▸ Exercise task:
Count the lines in the entries below that contain the string "further", treating uppercase and lowercase as different, and reply with the number alone.

▸ The input:
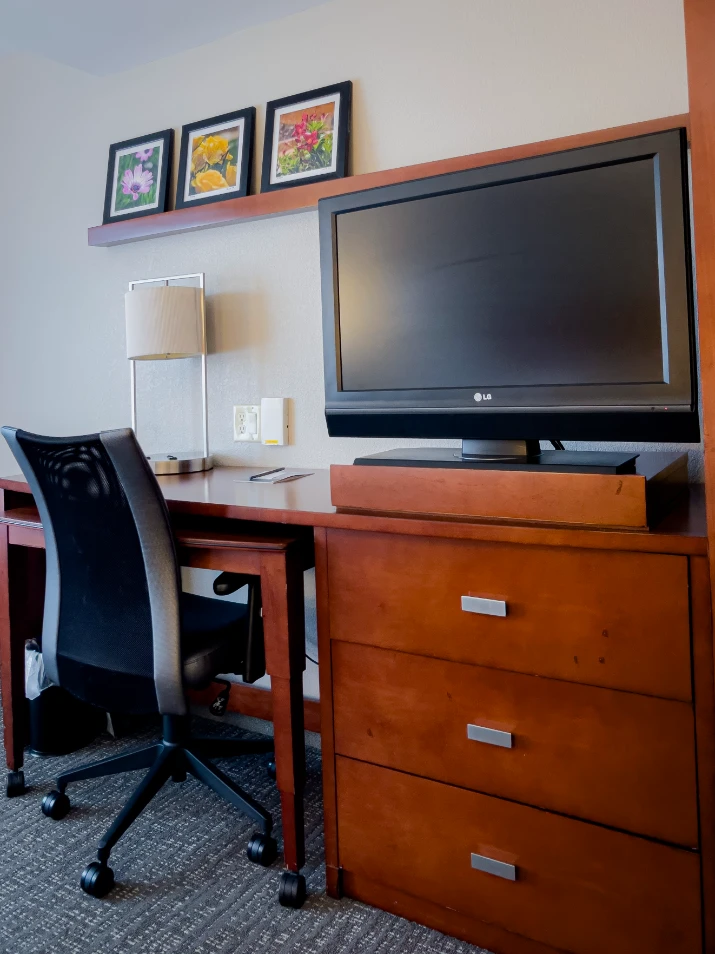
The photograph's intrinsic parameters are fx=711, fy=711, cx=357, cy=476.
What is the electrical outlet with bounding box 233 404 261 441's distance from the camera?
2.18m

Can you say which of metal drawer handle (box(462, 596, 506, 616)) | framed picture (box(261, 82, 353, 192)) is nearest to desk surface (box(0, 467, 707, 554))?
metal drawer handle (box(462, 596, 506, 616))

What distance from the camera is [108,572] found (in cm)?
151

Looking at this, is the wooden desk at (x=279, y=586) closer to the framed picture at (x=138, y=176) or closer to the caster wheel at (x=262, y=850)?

...

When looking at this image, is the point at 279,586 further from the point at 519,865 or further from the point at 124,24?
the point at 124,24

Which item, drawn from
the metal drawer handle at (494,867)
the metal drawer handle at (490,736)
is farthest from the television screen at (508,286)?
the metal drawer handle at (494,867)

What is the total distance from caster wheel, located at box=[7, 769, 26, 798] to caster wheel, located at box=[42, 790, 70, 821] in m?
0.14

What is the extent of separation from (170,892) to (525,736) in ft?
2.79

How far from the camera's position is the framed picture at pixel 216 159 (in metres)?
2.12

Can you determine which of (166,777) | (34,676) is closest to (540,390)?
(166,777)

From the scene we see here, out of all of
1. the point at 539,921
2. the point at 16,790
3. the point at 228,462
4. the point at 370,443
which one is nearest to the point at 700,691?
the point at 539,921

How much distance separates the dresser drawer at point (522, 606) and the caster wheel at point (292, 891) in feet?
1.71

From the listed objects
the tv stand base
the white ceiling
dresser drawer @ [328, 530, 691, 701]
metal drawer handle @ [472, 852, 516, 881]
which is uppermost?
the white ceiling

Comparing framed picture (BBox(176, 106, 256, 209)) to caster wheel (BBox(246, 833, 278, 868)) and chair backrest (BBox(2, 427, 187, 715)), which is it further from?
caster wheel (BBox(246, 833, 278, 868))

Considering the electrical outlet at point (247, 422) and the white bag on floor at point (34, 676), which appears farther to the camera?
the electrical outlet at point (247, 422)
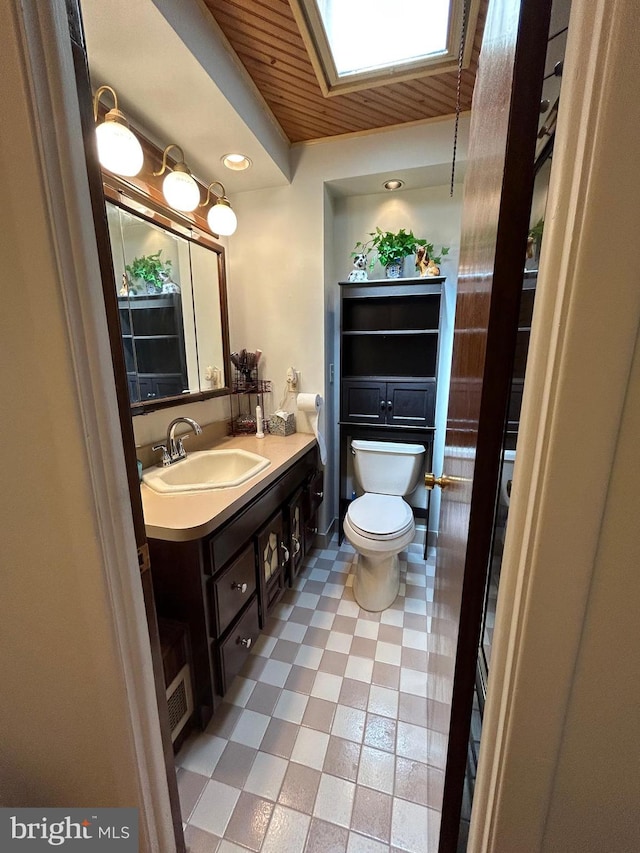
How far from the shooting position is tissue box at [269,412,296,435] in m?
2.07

--

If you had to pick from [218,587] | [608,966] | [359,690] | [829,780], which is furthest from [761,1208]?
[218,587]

▸ Answer to the task:
2